**À COMPLÉTER**
A) Selon le fil de discussion sur le partitionnement de l'iPod, quelle taille Marcus voudrait-il donner à la partition au format FAT ?
B) Recopiez fidèlement, dans le fil de discussion sur le partitionnement de l'iPod, le passage allant de « # Partitionner l'iPod » jusqu'à « avec des PC. ».
━━━ DOCUMENT SOURCE
# Partitionner l'iPod



## Marcus (28 Janvier 2004)

Bonjour a tous,

Voila, j'ai un iPod 40Go et j'aurai aimé savoir si il est possible :
d'avoir une partition de 30Go au format HFS+ avec tout mes musiques dessus etc...
et une autre de 10Go formater en FAT ou je placerais seulement des documents (pas de musiques) que je voudrais echangé avec des PC.
Je n'ai pas trouve en cherchant dans le forum...
Si quelqu'un a une reponse, d'avance merci
Marcus


----------



## ficelle (28 Janvier 2004)

tu ne risques pas grand chose à essayer ...


----------



## Marcus (28 Janvier 2004)

Non c clair mais j'aurai bien aimé trouve quelqu'un qui essayé avant moi


----------



## ficelle (28 Janvier 2004)
━━━━━━
━━━ DONNÉES FOURNIES
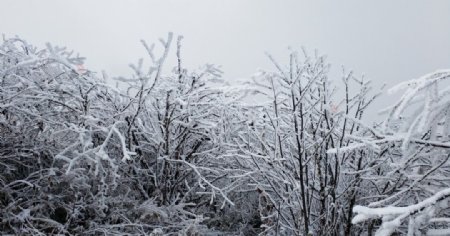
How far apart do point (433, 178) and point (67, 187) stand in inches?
112

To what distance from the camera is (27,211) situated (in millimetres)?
3252

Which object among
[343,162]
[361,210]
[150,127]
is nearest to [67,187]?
[150,127]

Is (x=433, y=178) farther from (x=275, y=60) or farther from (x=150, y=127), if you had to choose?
(x=150, y=127)

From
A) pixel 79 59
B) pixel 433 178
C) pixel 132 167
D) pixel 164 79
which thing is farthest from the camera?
pixel 164 79

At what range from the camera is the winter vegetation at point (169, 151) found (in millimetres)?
3414

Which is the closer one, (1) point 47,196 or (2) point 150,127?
(1) point 47,196

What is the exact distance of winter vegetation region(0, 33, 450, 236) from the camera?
11.2 feet

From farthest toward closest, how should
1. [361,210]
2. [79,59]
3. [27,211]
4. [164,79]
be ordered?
[164,79], [79,59], [27,211], [361,210]

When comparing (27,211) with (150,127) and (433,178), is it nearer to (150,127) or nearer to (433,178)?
(150,127)

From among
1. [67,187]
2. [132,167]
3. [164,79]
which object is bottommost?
[67,187]

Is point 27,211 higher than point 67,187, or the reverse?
point 67,187

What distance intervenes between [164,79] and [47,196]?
5.73ft

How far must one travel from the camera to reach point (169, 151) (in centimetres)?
410

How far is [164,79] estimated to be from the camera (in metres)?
4.68
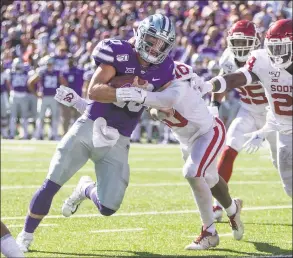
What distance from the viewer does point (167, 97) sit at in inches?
206

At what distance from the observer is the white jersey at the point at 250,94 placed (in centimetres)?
728

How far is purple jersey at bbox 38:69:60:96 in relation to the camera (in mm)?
14797

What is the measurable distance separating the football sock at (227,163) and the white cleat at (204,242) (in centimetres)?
132

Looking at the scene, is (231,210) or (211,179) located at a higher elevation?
(211,179)

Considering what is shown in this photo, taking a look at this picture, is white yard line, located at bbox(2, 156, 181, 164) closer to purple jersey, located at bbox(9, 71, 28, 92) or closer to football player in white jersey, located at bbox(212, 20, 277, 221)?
purple jersey, located at bbox(9, 71, 28, 92)

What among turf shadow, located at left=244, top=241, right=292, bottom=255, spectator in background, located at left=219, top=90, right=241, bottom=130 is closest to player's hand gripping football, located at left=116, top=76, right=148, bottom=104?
turf shadow, located at left=244, top=241, right=292, bottom=255

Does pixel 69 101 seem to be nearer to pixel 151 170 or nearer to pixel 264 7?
pixel 151 170

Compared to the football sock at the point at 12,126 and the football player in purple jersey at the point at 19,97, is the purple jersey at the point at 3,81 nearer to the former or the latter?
the football player in purple jersey at the point at 19,97

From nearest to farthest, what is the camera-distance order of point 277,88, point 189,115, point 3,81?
point 189,115 → point 277,88 → point 3,81

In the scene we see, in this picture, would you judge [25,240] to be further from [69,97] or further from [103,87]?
[103,87]

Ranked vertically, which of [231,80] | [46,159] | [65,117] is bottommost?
[65,117]

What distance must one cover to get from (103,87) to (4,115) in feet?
34.5

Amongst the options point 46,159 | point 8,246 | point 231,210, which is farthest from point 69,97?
point 46,159

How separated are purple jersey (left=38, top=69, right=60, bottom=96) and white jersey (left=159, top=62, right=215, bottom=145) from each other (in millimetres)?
━━━━━━
**CORRIGÉ**
A) 10Go

B)
# Partitionner l'iPod



## Marcus (28 Janvier 2004)

Bonjour a tous,

Voila, j'ai un iPod 40Go et j'aurai aimé savoir si il est possible :
d'avoir une partition de 30Go au format HFS+ avec tout mes musiques dessus etc...
et une autre de 10Go formater en FAT ou je placerais seulement des documents (pas de musiques) que je voudrais echangé avec des PC.